Robin checked his phone for the umpteenth time over the past six hours. No word from the team at Monte Corvo, no word from the pack, no word from Atlas. He hadn’t seen any of them for two days, only communicating via encrypted texts. The team had been moving Pati and Pax, Atlas had been investigating Cyrus and working with Mary to prepare for Solstice, and Robin had been hunting Karoline.
Which was how he’d ended up in the Canyon Lands, Yerba Buena’s mystical equivalent of a terror-filled funhouse. Nature had conceded this area of YB during the Rift, the weather magically and naturally terrible, the land unstable, more of it falling into the Bay each day, and the carcasses of once-gleaming buildings reduced to rubble.

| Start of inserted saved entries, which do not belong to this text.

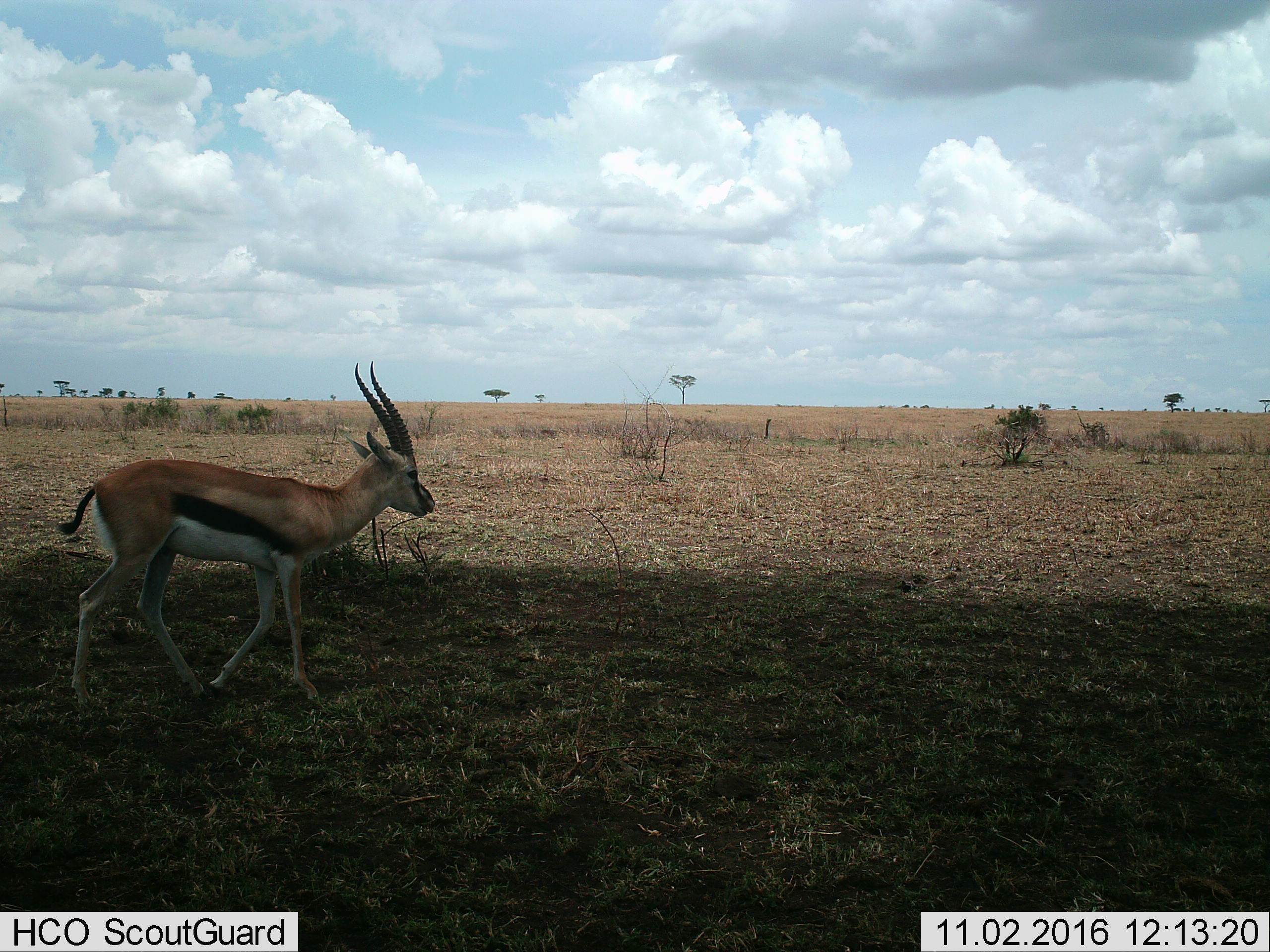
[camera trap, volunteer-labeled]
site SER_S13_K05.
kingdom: Animalia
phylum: Chordata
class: Mammalia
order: Artiodactyla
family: Bovidae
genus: Eudorcas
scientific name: Eudorcas thomsonii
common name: thomson's gazelle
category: gazellethomsons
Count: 1.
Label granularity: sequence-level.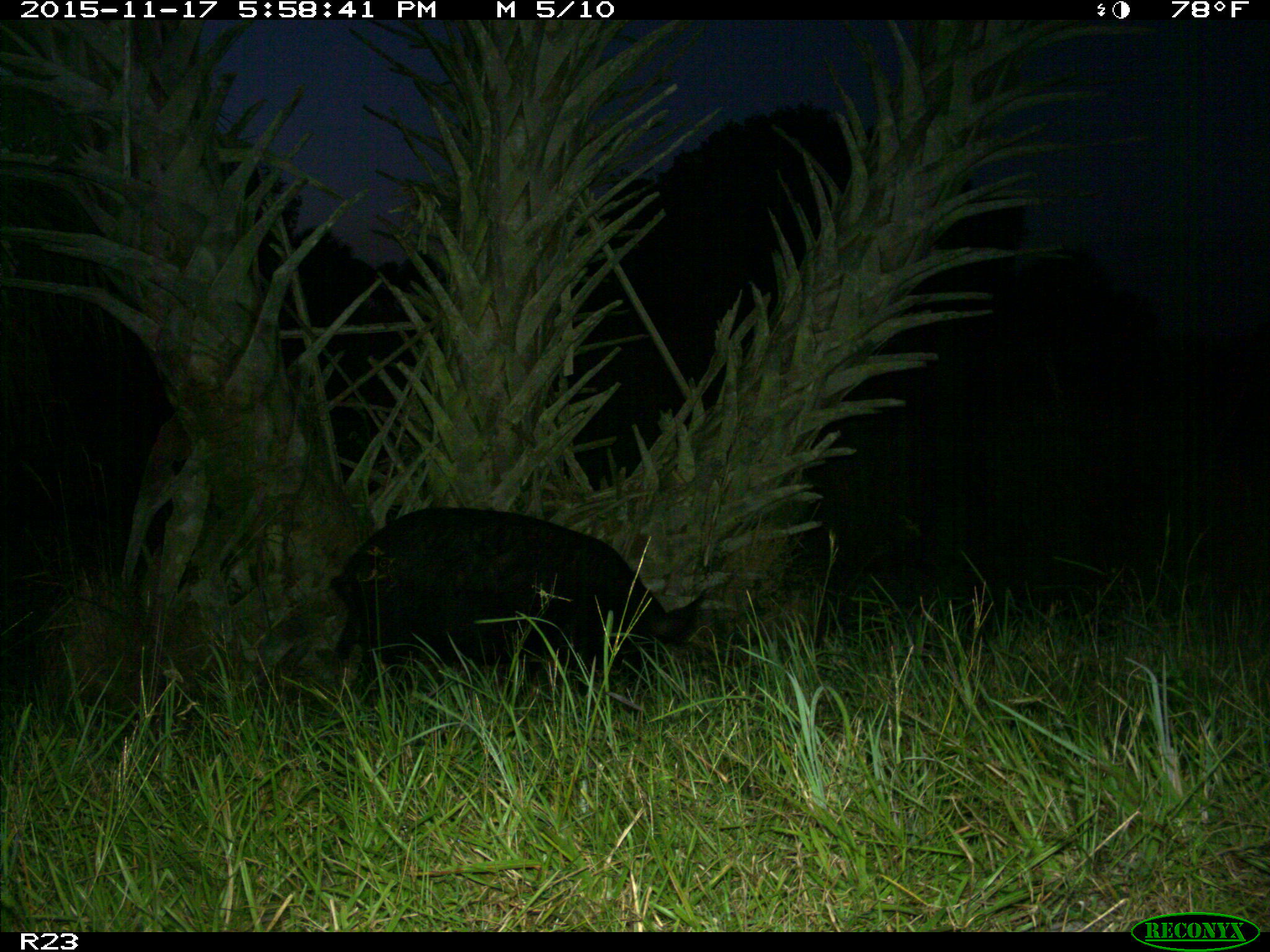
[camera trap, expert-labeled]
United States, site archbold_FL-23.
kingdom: Animalia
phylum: Chordata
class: Mammalia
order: Artiodactyla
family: Suidae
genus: Sus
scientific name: Sus scrofa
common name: wild boar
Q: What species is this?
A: Sus scrofa (wild boar).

Robin found himself crouched in one of those broken buildings, peering through sheets of rain, ears attuned, for any sign of Karoline at the meet that was supposed to take place in the building across the crumbled street below.
He checked his phone again.
“They’ll call if they need you.”
He whipped around with a growl. Not because he felt threatened—he’d know that voice anywhere—but because the asshole was playing with fire, sneaking around when Robin was already on edge. When he hadn’t smelled him, touched him, kissed him in two fucking days.

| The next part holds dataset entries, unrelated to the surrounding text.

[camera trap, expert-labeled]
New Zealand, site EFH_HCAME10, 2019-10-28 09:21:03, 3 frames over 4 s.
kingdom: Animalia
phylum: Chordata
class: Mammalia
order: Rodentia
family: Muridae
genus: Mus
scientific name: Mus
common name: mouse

“Not nice, is it?” Atlas said, strolling toward him. “Someone sneaking up on you without making a sound.” He flicked his fingers. “Covering their scent.”

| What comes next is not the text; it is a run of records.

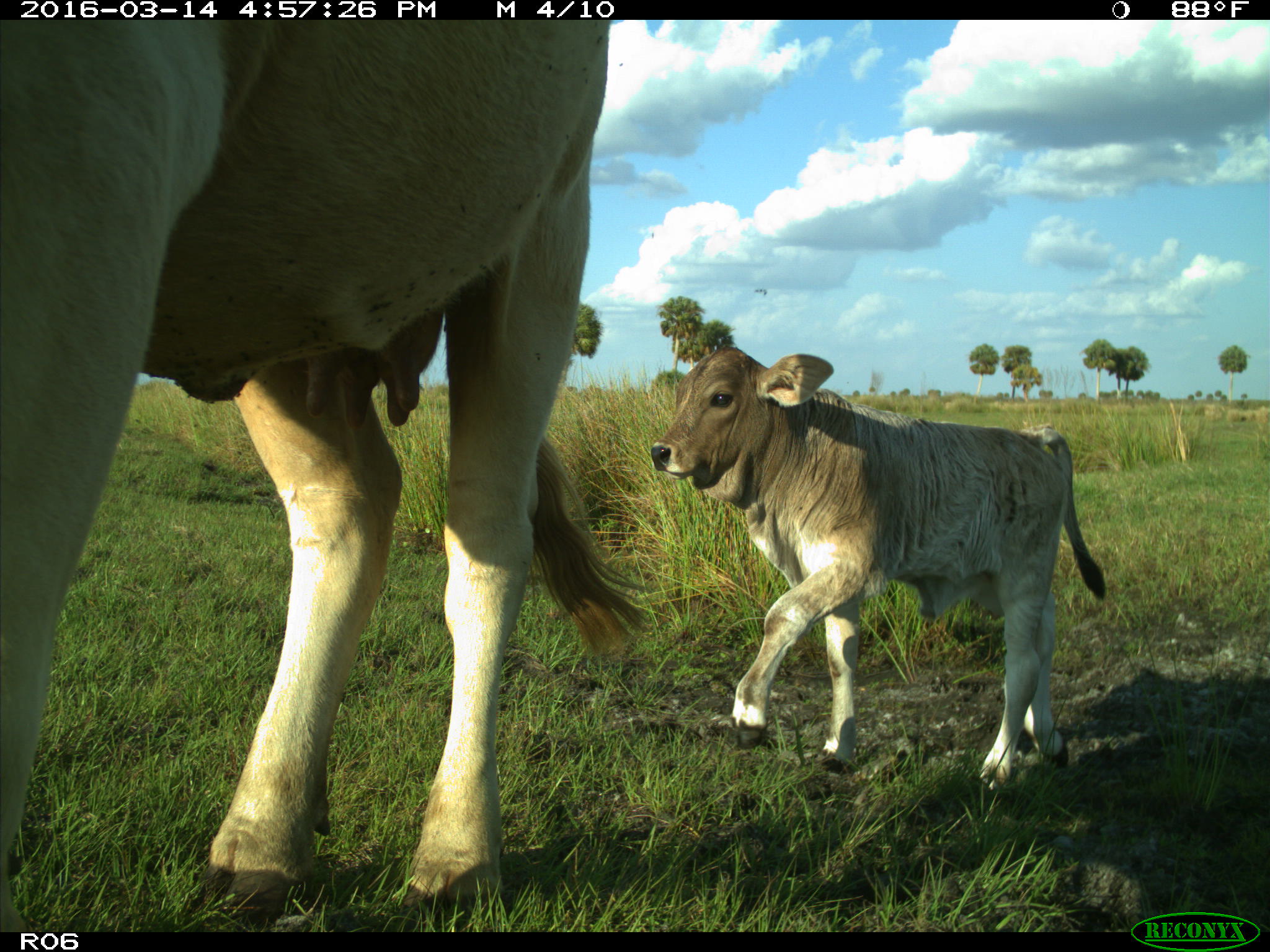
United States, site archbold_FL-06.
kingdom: Animalia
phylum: Chordata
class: Mammalia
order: Artiodactyla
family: Bovidae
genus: Bos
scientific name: Bos taurus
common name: domestic cow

Robin didn’t inhale too deeply, certain he’d jump the man with the slightest provocation. He lightly sniffed the air, just enough Atlas to settle the queasiness that had swished around in his belly since they’d parted. “You started it.” He rotated back around, peering once more through the rain for any movement in the empty room across the street. Still dark, still quiet. He sank to his ass and relaxed back against the frame of the long-gone plate glass window. “And you shouldn’t be here either,” he said to Atlas.
He wisely lowered himself across from Robin and rested back against the opposite side of the window frame, only their feet in touching distance. “I’m here in case you get the call. You can’t be in two places at once.”
And fuck if Robin didn’t want to crawl on his hands and knees across the floor and kiss the fuck out of the man, the enemy turned mate, who somehow seemed to understand him best.
He’d like to understand him better too so he could return the care and concern. “Why didn’t you tell me about the wall at Cyrus’s place?”
His gaze drifted outside, but by the faraway look in his green eyes, Atlas was somewhere—sometime—else completely. “Wedoesn’t end well for folks around me,” he said. “Cole, Daphne, Canton, Paris. The last thing I wanted was for my shit, another person targeting me and mine, to also target you and yours.”
Except Atlas was his now, and he was Atlas’s. Those lines of separation were getting blurrier every day.
“And Karoline? You’re not just here in case I get the call, are you?”
“I intended to take care of things myself.”
Robin knocked his foot, once, twice, until Atlas gave him his attention. “What if it’s a double blind? I leave, Evan shows up instead of Karoline, and you’ve got no backup.”
He shrugged. “Then he takes me, and you come to the rescue.”
“If he doesn’t kill you first.”
“Last,” he said, barely a whisper, and the guilt he didn’t bother to hide this time made Robin’s chest ache. Fuck, it was like looking in a mirror. He rested his foot against Atlas’s. “I know what it feels like.”
Atlas pressed back with his. “I know you do.”
They stayed that way, in each other’s quiet company, as the rain outside turned to a mist and the building across the street remained dark, the only movement in the vicinity the ground periodically shifting beneath them. “I hate it here,” Atlas grumbled.
“It’s not so bad,” Robin said. He wished he’d had a camera ready to capture Atlas’s aghast expression. “The ruins and fence keep it all contained and when the fog’s in, it’s like a blanket.”
“Yeah,” Atlas scoffed. “A cold, wet one.”
Robin chuckled. “It’s not so overwhelming here, and in a fight, it’s close work, hand to hand combat, no fancy devices, just pure skill.”
“And obstacles, like not being able to see a foot in front of you.”
“You were here all the time for Vincent.”
“I know, and I hated it.”
Since Atlas seemed to be feeling truthful, Robin asked another question that had been weighing on his mind. “Your time with Karoline and Lila... Is that how you convinced Vincent to trust you? That you were on the same side?”
“A man like Vincent hears and sees what he wants to.” He nodded at the dark, empty space across the street. “Same as her.”
It was Robin’s turn to gasp. “I thought she recruited you?”